The role of Data Engineer emerged in the mid-2010s. Although some say it was a role that already existed in BI value chains, the reality is that when we wrote our white paper “Roles and Responsibilities in Data Science” in late 2013, it had somewhat disappeared and was barely identified.

He came back as the technical complement of the Data Scientist: the latter is in charge of inventing the statistical models based on the data that the Data Engineer provides. It’s clear, clean, and precise, the roles are completely segmented.

If they remain so today, the border can be porous. It is not uncommon for a Data Scientist, as part of his mission, to perform Data Engineering tasks, to prepare the data he will work on.

The opposite is less true at first sight, though. In some companies, being a Data Scientist is a skill that almost becomes a commodity. This can be seen in the salaries, which are sometimes far from the amounts that were announced in 2012 for the “sexiest job of the 21st century”. This phenomenon can be observed when the Data Scientist is not employed to perform complex activities requiring in-depth mathematical and statistical knowledge, but rather to perform basic analytical activities. This is not the main trend, but the fact remains that the Data Scientist profession is becoming common.

The focus then shifts back to technical activities, which are becoming particularly important in the highly technical context that surrounds certain data pipelines.

There are three technical players in the Data Value Chain:

● The Data Engineer,

● The Data Architect

● The DataOps.

These professionals necessarily share common concerns and sometimes a similar background. For example, the Data Engineer and the Data Architect will work together on the company’s data infrastructure. We believe that the Data Engineer role is a serious prerequisite for the Data Architect role because mastering pipeline technologies is an expertise that will be sought after for both roles.

The Data Engineer is thus the person in charge of setting up data pipelines between different application systems, in order to bring the right information to the right user at the right time (the user being in this definition alternatively a Data Analyst or a Data Scientist). This definition is quite close to the one usually reserved for middleware and integration technologies, which is understandable since data collection and integration constitute a sub-domain of this field.

We will see in other articles how this conceptual identity is leading some companies today to consider the issue of complete and mixed integration platforms, bringing together the world of messaging and that of Data.

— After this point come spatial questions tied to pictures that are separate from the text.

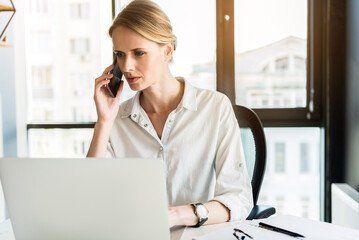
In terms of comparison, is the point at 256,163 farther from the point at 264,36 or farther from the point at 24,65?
the point at 24,65

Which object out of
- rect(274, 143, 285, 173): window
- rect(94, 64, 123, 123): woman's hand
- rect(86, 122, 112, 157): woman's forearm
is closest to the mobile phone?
rect(94, 64, 123, 123): woman's hand

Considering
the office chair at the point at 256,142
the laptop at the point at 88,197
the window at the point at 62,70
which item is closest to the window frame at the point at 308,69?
the window at the point at 62,70

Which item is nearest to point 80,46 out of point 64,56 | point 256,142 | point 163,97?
point 64,56

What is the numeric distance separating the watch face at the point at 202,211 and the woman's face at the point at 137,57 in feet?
1.59

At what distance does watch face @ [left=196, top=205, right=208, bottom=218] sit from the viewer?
0.98 meters

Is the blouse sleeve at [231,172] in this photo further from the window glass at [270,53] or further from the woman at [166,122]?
the window glass at [270,53]

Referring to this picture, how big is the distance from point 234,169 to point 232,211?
0.19 metres

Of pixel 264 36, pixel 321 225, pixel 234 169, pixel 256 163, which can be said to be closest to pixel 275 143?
pixel 264 36

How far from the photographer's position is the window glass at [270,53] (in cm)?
237

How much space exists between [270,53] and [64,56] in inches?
55.0

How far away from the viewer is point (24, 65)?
2613mm

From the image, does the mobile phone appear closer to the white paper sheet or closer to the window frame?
the white paper sheet

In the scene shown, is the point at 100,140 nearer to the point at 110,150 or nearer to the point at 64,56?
the point at 110,150

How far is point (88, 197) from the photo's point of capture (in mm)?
670
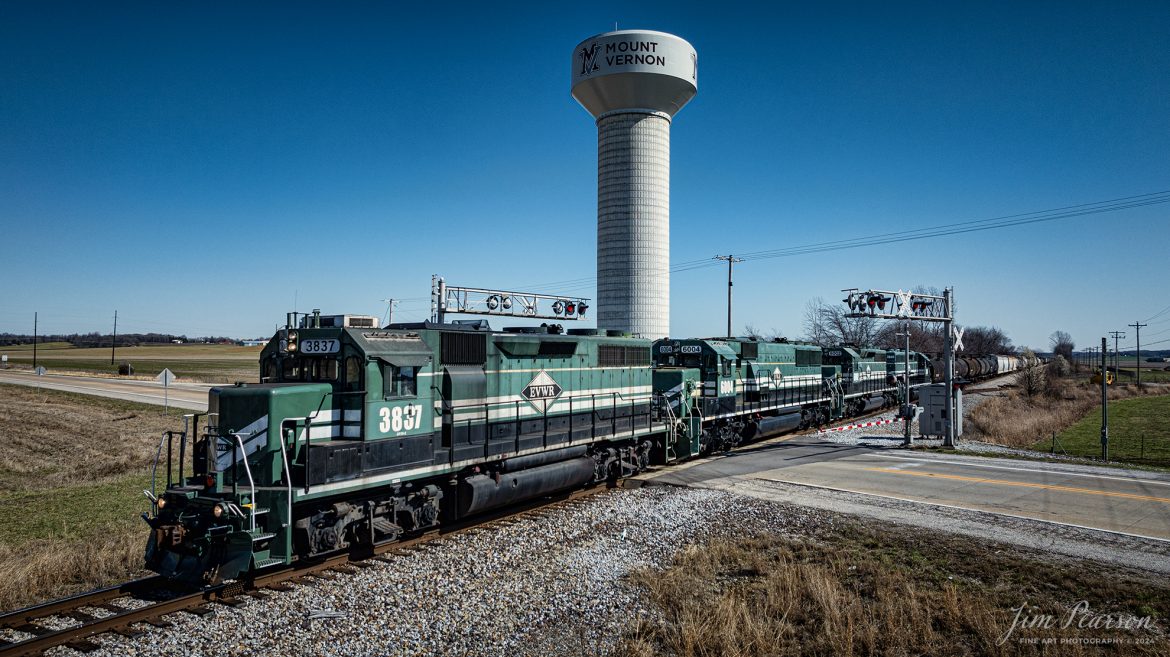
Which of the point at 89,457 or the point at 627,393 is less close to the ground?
the point at 627,393

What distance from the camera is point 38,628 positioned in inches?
269

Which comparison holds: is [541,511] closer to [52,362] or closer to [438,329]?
[438,329]

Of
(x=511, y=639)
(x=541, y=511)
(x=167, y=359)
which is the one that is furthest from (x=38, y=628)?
(x=167, y=359)

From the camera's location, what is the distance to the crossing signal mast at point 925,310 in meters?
19.8

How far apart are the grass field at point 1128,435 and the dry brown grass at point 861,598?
15.1 metres

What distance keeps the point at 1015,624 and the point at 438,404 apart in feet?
26.6

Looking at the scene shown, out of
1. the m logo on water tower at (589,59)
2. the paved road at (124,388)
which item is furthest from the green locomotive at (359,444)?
the m logo on water tower at (589,59)

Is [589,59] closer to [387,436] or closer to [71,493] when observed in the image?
[71,493]

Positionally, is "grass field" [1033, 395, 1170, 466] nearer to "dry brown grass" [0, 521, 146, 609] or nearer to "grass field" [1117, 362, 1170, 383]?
"dry brown grass" [0, 521, 146, 609]

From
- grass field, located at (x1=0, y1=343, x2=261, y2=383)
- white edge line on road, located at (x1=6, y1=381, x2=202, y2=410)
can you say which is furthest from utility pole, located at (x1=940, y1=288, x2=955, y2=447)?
grass field, located at (x1=0, y1=343, x2=261, y2=383)

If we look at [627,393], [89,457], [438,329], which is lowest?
[89,457]

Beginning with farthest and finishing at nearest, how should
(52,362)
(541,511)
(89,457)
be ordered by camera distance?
(52,362) < (89,457) < (541,511)

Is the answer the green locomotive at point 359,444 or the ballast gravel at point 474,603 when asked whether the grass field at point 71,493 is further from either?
the ballast gravel at point 474,603

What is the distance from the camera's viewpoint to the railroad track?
6.59 meters
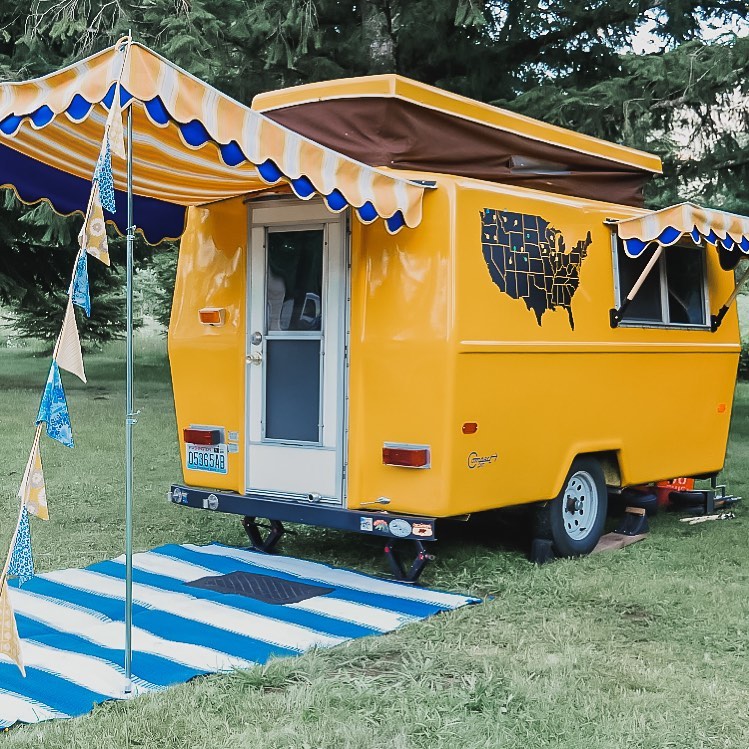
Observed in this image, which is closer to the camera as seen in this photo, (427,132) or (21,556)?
(21,556)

The data pipeline represents the collection, storage, and exploitation of data, but the Data Engineer must also be aware of governance and security notions and be familiar with the regulatory context, which makes it a fairly complete role, like the majority of roles attached to data.

In particular, on the data governance part, he will contribute to the lineage by which the traceability of the data transformation can be established, which is essential considering the part of the Data Value Chain on which the Data Engineer operates, with clear responsibilities in the information transformation.

**Figure 1 – The Data Engineer’s playground**

Beyond that, it is the subject of data quality that appears to be central, since the Data Engineer can be held responsible for presenting unreliable data to those who are going to process it. Even if he cannot be held responsible for everything, mechanically, this aspect will lead him to pay particular attention to quality throughout the processing chain. And this, through an almost infinite diversity of formats and with massive volumes.

The diversity of technologies used is confirmed when the company chooses an open architecture, in best-of-breed mode. When the company chooses a single-publisher platform or a less open one, the profile of the Data Engineer changes and becomes less technical, less architecture-oriented, and more solution-oriented.

The Data Engineer’s work will not only focus on data preparation to support the Data Scientist, who is in charge of the noble part of the work and of making data talk. Once the Data Scientist’s work is done, the Data Engineer will be responsible for transforming the Data Scientist’s work into a product and thus industrializing it:

● This is also where the Data Product-Owner will play a role in coordinating and steering the work by value or in value/complexity/risk arbitrage.

● In case there is no DataOps, which is still an emerging role, he is also a key element in the industrialization and automation of the Data platform at the enterprise level.